Знал бы он, что сосед сверху категорически стоит за снос забора, может быть, и поостерёгся бы, не торопился вот так сразу отказать. Может быть, совсем иным оказался бы в итоге его более или менее осмысленный, свободный выбор. Ну а теперь-то что – теперь это уже стало делом принципа. И на совет соседа хорошенечко подумать Тимофей Петрович ответил резко и категорически. Уж очень это смахивало на шантаж.

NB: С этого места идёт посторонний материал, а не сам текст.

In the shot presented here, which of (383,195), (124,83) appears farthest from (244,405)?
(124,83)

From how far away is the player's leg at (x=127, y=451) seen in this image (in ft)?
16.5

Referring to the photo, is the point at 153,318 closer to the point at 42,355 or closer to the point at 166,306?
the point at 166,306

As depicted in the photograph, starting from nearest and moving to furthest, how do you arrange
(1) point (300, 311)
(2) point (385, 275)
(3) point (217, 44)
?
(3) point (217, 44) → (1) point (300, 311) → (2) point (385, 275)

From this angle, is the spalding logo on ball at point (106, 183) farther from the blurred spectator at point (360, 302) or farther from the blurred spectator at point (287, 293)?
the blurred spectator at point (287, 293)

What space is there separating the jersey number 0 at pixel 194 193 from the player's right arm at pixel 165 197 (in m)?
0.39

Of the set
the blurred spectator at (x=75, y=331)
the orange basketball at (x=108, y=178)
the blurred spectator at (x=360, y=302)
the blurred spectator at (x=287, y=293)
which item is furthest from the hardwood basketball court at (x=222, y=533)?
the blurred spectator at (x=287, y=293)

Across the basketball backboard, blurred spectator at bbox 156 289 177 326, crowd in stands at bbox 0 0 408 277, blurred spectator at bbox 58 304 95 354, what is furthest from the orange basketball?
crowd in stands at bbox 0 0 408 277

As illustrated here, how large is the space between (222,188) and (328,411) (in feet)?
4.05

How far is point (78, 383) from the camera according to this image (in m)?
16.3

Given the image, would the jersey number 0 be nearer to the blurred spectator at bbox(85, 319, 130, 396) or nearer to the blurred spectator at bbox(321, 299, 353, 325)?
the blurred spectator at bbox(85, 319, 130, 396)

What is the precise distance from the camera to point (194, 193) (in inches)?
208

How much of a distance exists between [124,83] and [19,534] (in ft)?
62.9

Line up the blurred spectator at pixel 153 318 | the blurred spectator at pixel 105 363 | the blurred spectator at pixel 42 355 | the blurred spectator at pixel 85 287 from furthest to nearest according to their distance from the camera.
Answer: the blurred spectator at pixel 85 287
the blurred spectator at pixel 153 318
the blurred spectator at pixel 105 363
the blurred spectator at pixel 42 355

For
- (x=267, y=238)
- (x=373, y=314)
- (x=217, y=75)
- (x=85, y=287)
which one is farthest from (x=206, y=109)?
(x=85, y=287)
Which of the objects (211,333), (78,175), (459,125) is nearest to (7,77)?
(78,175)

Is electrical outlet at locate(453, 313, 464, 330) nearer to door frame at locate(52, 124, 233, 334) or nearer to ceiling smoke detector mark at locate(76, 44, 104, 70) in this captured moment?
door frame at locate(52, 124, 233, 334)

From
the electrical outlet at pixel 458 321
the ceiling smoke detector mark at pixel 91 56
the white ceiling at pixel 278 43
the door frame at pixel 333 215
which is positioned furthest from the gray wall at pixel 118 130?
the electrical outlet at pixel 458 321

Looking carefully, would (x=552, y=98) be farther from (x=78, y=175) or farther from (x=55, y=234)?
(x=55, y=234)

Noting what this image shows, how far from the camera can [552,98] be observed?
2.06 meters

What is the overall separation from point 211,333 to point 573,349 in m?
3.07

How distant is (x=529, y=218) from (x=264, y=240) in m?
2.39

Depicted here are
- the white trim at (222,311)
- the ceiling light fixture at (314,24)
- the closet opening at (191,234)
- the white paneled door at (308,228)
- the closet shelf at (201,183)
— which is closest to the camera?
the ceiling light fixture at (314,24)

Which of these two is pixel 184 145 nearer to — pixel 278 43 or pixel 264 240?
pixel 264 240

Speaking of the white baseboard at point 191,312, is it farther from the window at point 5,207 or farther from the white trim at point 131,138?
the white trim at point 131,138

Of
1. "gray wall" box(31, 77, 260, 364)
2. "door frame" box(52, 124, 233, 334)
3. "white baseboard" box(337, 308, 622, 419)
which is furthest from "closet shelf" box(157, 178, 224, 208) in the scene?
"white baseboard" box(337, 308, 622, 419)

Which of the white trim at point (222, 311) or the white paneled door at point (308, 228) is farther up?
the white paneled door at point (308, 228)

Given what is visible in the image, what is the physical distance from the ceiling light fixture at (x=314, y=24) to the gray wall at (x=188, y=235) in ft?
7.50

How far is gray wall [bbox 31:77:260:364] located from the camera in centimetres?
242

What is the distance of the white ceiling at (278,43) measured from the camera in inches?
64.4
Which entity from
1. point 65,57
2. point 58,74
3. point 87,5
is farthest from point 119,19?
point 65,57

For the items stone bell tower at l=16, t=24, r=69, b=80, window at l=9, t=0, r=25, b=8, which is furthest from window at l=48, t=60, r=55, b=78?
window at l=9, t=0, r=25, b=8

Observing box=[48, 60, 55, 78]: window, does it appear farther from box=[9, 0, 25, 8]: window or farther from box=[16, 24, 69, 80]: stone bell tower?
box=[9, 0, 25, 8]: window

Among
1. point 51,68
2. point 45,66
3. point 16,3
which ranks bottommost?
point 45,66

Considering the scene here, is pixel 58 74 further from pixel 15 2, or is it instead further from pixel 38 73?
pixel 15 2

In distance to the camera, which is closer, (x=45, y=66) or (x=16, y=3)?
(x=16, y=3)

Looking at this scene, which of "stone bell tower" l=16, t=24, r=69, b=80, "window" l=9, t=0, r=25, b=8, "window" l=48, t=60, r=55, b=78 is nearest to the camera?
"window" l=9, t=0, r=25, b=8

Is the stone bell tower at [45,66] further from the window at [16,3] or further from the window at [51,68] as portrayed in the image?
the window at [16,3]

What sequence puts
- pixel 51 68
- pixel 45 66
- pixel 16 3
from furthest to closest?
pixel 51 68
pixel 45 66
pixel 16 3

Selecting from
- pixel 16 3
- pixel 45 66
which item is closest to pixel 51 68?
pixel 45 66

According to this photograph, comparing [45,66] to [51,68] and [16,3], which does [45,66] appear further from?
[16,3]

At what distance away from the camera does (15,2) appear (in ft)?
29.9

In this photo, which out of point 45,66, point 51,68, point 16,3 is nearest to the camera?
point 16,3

Вот тут и началось! Имеется в виду то, что происходило в расположенной этажом выше, прямо над головой, квартире. Скрежет передвигаемых по кафельному полу табуреток напоминал вопли раненого африканского слона. Россыпь монет и ещё каких-то неизвестных металлических предметов гремела над головой, как пулемётная очередь, выпущенная из проржавевшего «максима». Среди ночи вдруг раздавался грохот упавшего с верхотуры на пол тела, а утренняя побудка начиналась регулярно с бомбометания в ритме «диско», причём непременно где-нибудь в басах, от чего даже тахта под ним ходила ходуном и норовила сбросить опостылевшего квартиранта. Если к этому добавить, что то и дело принималось интенсивно капать вдоль стояка в техническом шкафу, предвещая очередной потоп, которых Тимофей за время жизни в этом доме пережил немало, можно понять его желание всё это уладить.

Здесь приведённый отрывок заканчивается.